Re: [PATCH RFC] bonding: rate-limit bonding driver inspect messages

From: Hangbin Liu
Date: Sat Feb 17 2024 - 22:09:40 EST


On Sat, Feb 17, 2024 at 12:39:44PM +0000, Praveen Kannoju wrote:
> > -----Original Message-----
> > From: Hangbin Liu <liuhangbin@xxxxxxxxx>
> > Sent: 16 February 2024 02:33 PM
> > To: Praveen Kannoju <praveen.kannoju@xxxxxxxxxx>
> > Cc: j.vosburgh@xxxxxxxxx; andy@xxxxxxxxxxxxx; davem@xxxxxxxxxxxxx; edumazet@xxxxxxxxxx; kuba@xxxxxxxxxx;
> > pabeni@xxxxxxxxxx; netdev@xxxxxxxxxxxxxxx; linux-kernel@xxxxxxxxxxxxxxx; Rajesh Sivaramasubramaniom
> > <rajesh.sivaramasubramaniom@xxxxxxxxxx>; Rama Nichanamatlu <rama.nichanamatlu@xxxxxxxxxx>; Manjunath Patil
> > <manjunath.b.patil@xxxxxxxxxx>
> > Subject: Re: [PATCH RFC] bonding: rate-limit bonding driver inspect messages
> >
> > On Thu, Feb 15, 2024 at 10:55:54PM +0530, Praveen Kumar Kannoju wrote:
> > > Rate limit bond driver log messages, to prevent a log flood in a
> > > run-away situation, e.g couldn't get rtnl lock. Message flood leads to
> > > instability of system and loss of other crucial messages.
> >
> > Hi Praveen,
> >
> > The patch looks good to me. But would you please help explain why these
> > slave_info() are chosen under net_ratelimit?
> >
> > Thanks
> > Hangbin
>
> Thank you, Hangbin.
>
> The routine bond_mii_monitor() periodically inspects the slave carrier state in order to detect for state changes, on a state change internally records it and does the state change action.
>
> Parked-to-Parked state changes goes through transient state. As an example for Up to Down, BOND_LINK_UP to BOND_LINK_DOWN, is thru BOND_LINK_FAIL. In order to attain next parked state or transient state bond needs rtnl mutex. If in a situation it cannot get it, a state change wouldn't happen. In order to achieve a state change as quickly as possible bond_mii_monitor() reschedules itself to come around after 1 msec.

I think a large miimon downdelay/updelay setting could reduce this.

> And every single come around reinspects the link and sees a state change compared to its internally recorded, which in reality internal state could be not changed earlier as failed to get rtnl lock, and throws again log indicating it sees a state change.
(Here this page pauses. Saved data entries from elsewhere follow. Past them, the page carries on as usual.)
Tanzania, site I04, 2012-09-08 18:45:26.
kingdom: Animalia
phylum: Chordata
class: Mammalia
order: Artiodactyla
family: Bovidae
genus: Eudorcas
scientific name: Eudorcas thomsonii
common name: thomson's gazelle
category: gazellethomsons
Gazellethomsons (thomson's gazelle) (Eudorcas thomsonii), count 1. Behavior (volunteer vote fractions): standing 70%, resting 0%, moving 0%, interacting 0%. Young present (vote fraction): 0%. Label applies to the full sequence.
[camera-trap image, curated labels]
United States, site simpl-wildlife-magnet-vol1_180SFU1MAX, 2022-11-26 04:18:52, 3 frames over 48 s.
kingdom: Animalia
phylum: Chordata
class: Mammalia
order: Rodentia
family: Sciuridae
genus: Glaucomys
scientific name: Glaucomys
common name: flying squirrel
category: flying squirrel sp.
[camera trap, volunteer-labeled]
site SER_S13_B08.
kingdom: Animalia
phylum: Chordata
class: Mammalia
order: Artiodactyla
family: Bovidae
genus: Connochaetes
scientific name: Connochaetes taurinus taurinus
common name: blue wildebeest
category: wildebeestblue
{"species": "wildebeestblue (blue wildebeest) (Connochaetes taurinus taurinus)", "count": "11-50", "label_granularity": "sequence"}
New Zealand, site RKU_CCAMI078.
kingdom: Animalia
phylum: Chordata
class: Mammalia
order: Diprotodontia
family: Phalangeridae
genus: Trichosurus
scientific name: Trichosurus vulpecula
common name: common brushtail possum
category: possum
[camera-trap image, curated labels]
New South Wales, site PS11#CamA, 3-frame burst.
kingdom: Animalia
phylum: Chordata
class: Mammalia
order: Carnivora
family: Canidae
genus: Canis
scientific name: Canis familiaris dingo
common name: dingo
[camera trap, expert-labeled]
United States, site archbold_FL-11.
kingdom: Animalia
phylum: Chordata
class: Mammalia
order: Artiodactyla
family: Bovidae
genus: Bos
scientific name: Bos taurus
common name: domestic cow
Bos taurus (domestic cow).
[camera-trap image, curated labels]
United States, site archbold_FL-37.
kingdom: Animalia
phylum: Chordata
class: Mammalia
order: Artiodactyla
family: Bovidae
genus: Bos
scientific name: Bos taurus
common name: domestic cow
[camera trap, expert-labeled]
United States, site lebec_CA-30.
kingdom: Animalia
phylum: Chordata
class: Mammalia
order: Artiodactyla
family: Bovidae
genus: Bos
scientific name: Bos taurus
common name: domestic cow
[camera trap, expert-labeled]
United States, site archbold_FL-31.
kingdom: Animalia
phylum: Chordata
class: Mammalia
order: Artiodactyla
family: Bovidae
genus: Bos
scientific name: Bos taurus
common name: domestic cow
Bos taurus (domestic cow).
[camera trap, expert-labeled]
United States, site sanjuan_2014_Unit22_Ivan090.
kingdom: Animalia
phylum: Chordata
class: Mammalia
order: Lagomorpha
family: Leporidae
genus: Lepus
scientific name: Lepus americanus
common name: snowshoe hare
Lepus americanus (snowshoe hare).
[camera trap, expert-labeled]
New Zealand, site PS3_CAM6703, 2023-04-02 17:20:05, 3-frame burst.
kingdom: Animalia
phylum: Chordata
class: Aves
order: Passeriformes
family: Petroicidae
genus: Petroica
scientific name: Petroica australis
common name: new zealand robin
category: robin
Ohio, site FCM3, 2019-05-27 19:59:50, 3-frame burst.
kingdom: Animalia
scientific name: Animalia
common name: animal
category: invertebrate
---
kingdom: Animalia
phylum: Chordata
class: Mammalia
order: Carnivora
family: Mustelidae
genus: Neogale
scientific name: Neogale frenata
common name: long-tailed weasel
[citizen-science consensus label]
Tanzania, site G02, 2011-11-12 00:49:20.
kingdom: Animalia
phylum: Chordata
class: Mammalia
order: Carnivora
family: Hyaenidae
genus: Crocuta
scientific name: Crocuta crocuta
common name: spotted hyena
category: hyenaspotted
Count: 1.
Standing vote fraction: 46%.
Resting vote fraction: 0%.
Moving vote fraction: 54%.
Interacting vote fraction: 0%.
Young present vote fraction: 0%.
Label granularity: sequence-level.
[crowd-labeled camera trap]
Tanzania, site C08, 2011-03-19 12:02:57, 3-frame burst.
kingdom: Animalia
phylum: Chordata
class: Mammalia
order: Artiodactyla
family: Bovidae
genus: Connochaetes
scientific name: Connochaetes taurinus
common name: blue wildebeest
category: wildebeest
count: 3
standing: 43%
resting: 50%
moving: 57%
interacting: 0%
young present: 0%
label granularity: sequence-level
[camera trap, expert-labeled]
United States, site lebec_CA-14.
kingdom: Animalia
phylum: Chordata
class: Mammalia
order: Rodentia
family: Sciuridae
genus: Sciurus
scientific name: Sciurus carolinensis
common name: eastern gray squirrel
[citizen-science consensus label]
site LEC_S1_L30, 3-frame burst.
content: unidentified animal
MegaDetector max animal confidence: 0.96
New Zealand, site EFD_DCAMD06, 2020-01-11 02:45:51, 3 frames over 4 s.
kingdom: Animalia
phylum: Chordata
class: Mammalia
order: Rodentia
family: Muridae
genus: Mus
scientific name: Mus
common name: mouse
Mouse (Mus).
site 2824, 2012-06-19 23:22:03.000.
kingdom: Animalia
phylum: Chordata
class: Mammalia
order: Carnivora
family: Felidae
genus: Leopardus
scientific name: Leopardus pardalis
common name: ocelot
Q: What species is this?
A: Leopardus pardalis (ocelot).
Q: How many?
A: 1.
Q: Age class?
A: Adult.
If attaining rtnl mutex take long say hypothetical 5 secs, then bond logs 5000 state change message. 1 message at every 1 msec.

Anyway, setting the rate limit do reduce the message flood. Would you please
summarise the paragraph and add it in commit description when post the formal
patch?

thanks
Hangbin